→ YOUR TASKS:
[1] In the Kern County flu report, give everything from "Of all the patients" down to "of Public Health." again, replacing "flu shots" with "influenza vaccinations".
[2] According to the Kern County flu report, why does the state public health director urge unvaccinated people to get a flu shot? Answer in one to three sentences.
[3] Write what comes next in the Kern County flu report, picking up after its final sentence.

→ SELECTED EXTRACT:
╭──
Two more Kern County patients died of suspected influenza on Friday as the California Department of Public Health reported an increase in flu cases across the state.
Seventy-four people have been hospitalized with flu-like symptoms in Kern County this flu season, and 11 have apparently died of the disease, according to the Kern County Public Health Services Department.
The department did not disclose the age or gender of the two people who most recently died, but said all of the local fatalities were patients age 22 to 62 years old, and most were in their 40s.
Seventeen of the local cases serious enough to warrant hospitalization were confirmed to be the H1N1 strain of the disease, which disproportionately affects young and middle-aged people. H1N1 has been blamed for five of the 11 deaths.
Of all the patients admitted to local hospitals as of Thursday, only six had been vaccinated for the flu.
Doctors recommend flu shots for anyone age 6 months or older. Shots are available at public health offices and many pharmacies.
"We are clearly in the midst of what appears to be an earlier-peaking, severe flu season, and I encourage everyone who has not yet gotten a flu vaccination to do so. The influenza vaccine remains the most effective way to protect yourself from the flu," said Dr. Ron Chapman, director of the California Department of Public Health.
Across California, there were 45 confirmed flu deaths as of last Saturday, including two children. That's up from 38 deaths the previous week.
╰──
→ RAW DATA:
╭──
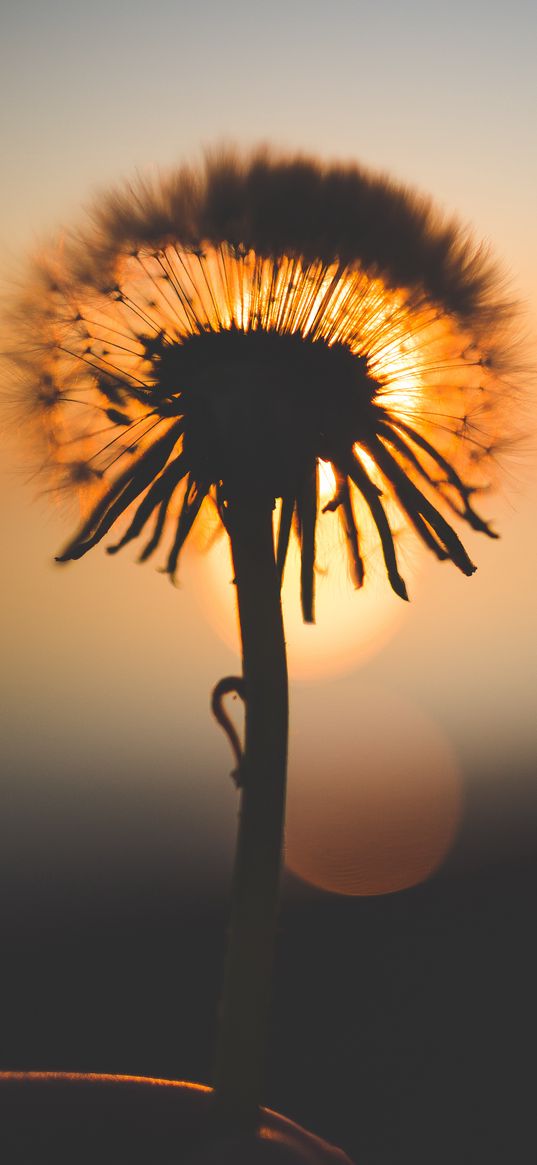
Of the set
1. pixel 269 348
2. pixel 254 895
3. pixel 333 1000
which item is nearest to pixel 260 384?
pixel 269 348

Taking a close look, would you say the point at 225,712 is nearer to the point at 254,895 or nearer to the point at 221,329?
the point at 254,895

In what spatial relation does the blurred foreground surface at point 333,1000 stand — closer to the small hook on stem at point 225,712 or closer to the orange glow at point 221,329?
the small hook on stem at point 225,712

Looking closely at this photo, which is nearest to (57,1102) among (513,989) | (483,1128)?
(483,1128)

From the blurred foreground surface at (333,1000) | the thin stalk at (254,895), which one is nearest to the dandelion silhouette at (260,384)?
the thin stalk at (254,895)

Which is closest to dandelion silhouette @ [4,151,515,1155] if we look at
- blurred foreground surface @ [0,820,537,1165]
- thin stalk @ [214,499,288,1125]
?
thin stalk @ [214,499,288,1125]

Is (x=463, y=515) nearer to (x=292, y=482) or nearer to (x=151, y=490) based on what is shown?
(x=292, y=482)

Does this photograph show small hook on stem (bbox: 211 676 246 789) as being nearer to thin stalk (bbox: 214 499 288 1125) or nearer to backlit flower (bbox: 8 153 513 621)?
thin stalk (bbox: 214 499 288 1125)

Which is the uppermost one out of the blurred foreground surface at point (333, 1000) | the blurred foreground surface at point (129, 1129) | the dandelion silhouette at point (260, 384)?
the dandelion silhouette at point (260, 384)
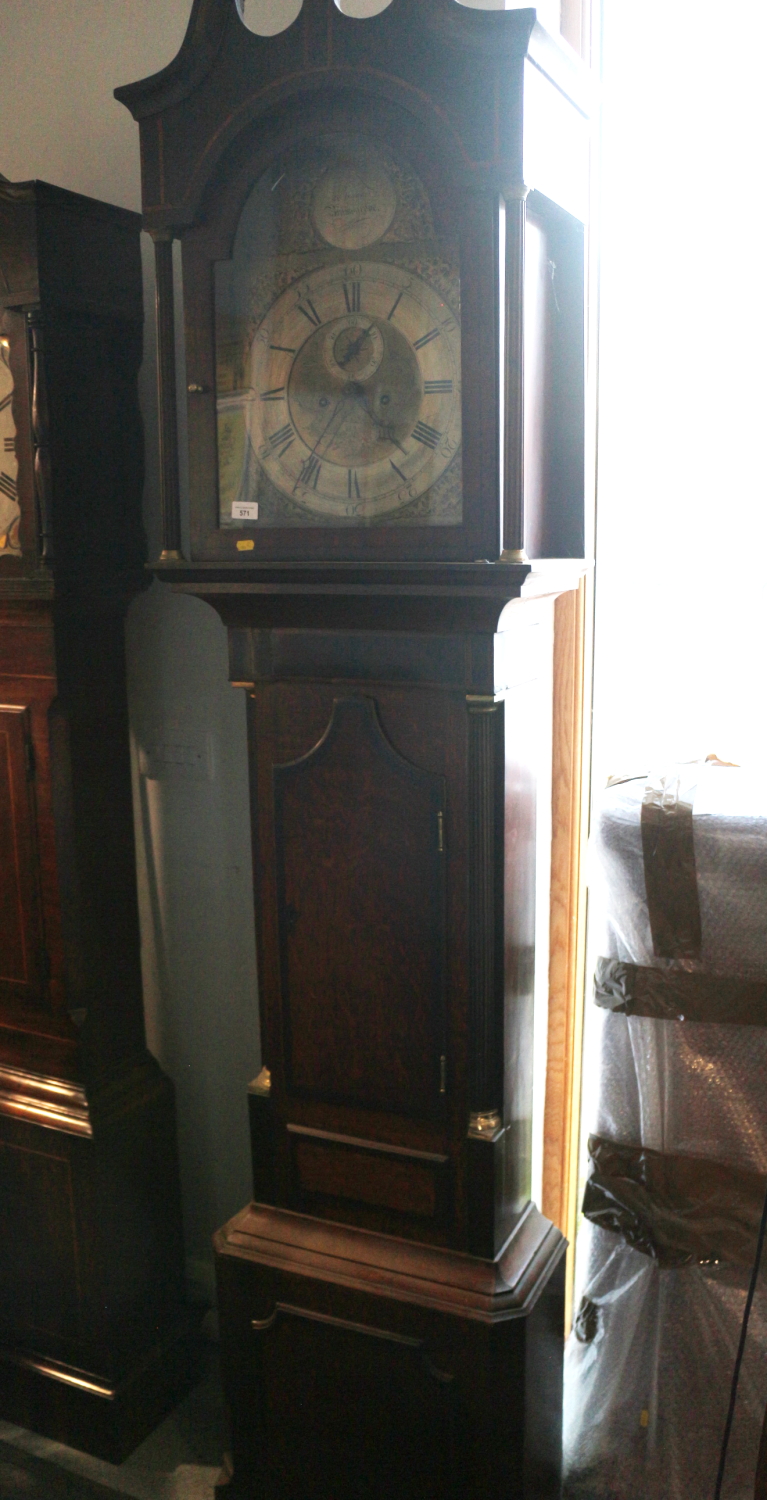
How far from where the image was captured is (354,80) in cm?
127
╰──
╭──
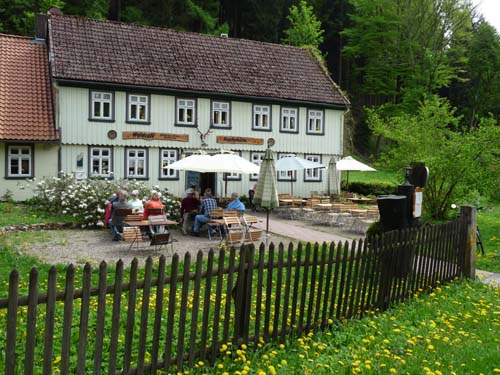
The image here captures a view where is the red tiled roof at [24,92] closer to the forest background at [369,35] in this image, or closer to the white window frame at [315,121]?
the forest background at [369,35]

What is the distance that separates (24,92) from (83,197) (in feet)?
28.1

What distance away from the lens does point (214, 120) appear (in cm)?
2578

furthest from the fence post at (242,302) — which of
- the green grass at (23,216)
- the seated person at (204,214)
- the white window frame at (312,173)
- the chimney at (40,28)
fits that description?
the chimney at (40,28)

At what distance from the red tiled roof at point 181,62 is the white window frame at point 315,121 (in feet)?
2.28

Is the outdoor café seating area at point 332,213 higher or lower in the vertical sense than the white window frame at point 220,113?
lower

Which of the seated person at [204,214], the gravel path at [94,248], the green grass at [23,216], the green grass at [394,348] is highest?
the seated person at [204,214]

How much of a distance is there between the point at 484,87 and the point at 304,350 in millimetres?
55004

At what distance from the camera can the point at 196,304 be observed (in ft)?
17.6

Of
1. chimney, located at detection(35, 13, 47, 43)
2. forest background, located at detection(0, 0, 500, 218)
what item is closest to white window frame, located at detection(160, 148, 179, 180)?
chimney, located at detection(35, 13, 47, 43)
╰──
╭──
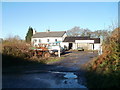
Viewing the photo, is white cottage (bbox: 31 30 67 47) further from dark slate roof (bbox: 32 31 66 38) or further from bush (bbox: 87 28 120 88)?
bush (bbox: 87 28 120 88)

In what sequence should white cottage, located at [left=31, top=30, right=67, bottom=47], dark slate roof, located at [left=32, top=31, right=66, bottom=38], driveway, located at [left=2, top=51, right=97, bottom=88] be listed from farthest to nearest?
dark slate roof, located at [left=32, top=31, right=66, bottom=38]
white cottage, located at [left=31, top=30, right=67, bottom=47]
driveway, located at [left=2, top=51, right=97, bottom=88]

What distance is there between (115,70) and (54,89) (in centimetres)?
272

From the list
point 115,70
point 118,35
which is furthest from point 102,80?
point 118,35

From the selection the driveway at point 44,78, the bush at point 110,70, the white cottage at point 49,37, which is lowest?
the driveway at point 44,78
╰──
→ RESPONSES PER TASK:
[1]
Of all the patients admitted to local hospitals as of Thursday, only six had been vaccinated for the flu.
Doctors recommend influenza vaccinations for anyone age 6 months or older. Shots are available at public health offices and many pharmacies.
"We are clearly in the midst of what appears to be an earlier-peaking, severe flu season, and I encourage everyone who has not yet gotten a flu vaccination to do so. The influenza vaccine remains the most effective way to protect yourself from the flu," said Dr. Ron Chapman, director of the California Department of Public Health.

[2] He says the state appears to be in an earlier-peaking, severe flu season. He adds that the influenza vaccine remains the most effective way to protect oneself from the flu.

[3]
It's not yet known if this season is going to be worse than last year, but it's certainly clear that this flu season kicked off early, said Dr. Gilberto Chavez, deputy director of the Center for Infectious Diseases at the California Department of Public Health.
"It started sooner, and is more severe," he said.
What's more, the state's figures are likely conservative. California Public Health had only one death recorded for Kern County because that case had been officially confirmed by laboratory tests.
The 11 local deaths the county has disclosed include "all influenza-like illnesses," which sometimes test negative for the flu later, said Kern Public Health Services spokeswoman Kim Rodriguez.
"Counties can choose to release numbers at any point that they feel it is needed to raise the level of consciousness of residents to what is happening in their community," she said. "Kern tries to be as pro-active as we can to make sure our residents have the information they need to protect themselves and their loved ones."